--- Start of Excerpt to read ---
22.06.2009 19:24:00

CF Industries Receives "No Action" Letter from Canadian Competition Bureau Regarding Terra Industries Combination

CF Industries Holdings, Inc. (NYSE: CF) announced today that on June 19, 2009, it received a standard, unqualified, "no action” letter from the Canadian Competition Bureau confirming that the Commissioner of Competition does not intend to challenge CF Industries’ proposed business combination with Terra Industries Inc. (NYSE: TRA).

"We are pleased with the steady progress we have made in obtaining regulatory clearance of our proposed business combination with Terra in both Canada and the United States,” said Stephen R. Wilson, chairman, president and chief executive officer of CF Industries. "We intend to continue to work closely with the Federal Trade Commission to resolve the remaining U.S. questions promptly.”

On June 3, 2009, CF Industries announced that it had received a request for additional information (Second Request) under the Hart-Scott-Rodino Antitrust Improvements Act of 1976 (HSR Act), from the United States Federal Trade Commission (FTC) with respect to its proposed business combination with Terra. The Second Request was narrowly focused on the direct sale of ammonia for nonagricultural purposes, a business that represented less than 1% of CF Industries’ 2008 total revenues. CF Industries is continuing to work closely with the FTC to respond to the Second Request and expects to fully comply in a matter of weeks.
--- End of Excerpt to read ---
--- Start of Recorded information ---
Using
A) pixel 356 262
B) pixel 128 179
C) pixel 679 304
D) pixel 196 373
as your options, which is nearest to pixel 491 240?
--- End of Recorded information ---
Required tasks:
**a.** In the CF Industries announcement, print the passage from "CF Industries Holdings, Inc." to "Inc. (NYSE: TRA).".
**b.** According to the CF Industries announcement, on what date did the company receive the "no action" letter from the Canadian Competition Bureau?

Results of the tasks:
**a.**
CF Industries Holdings, Inc. (NYSE: CF) announced today that on June 19, 2009, it received a standard, unqualified, "no action” letter from the Canadian Competition Bureau confirming that the Commissioner of Competition does not intend to challenge CF Industries’ proposed business combination with Terra Industries Inc. (NYSE: TRA).

**b.** June 19, 2009.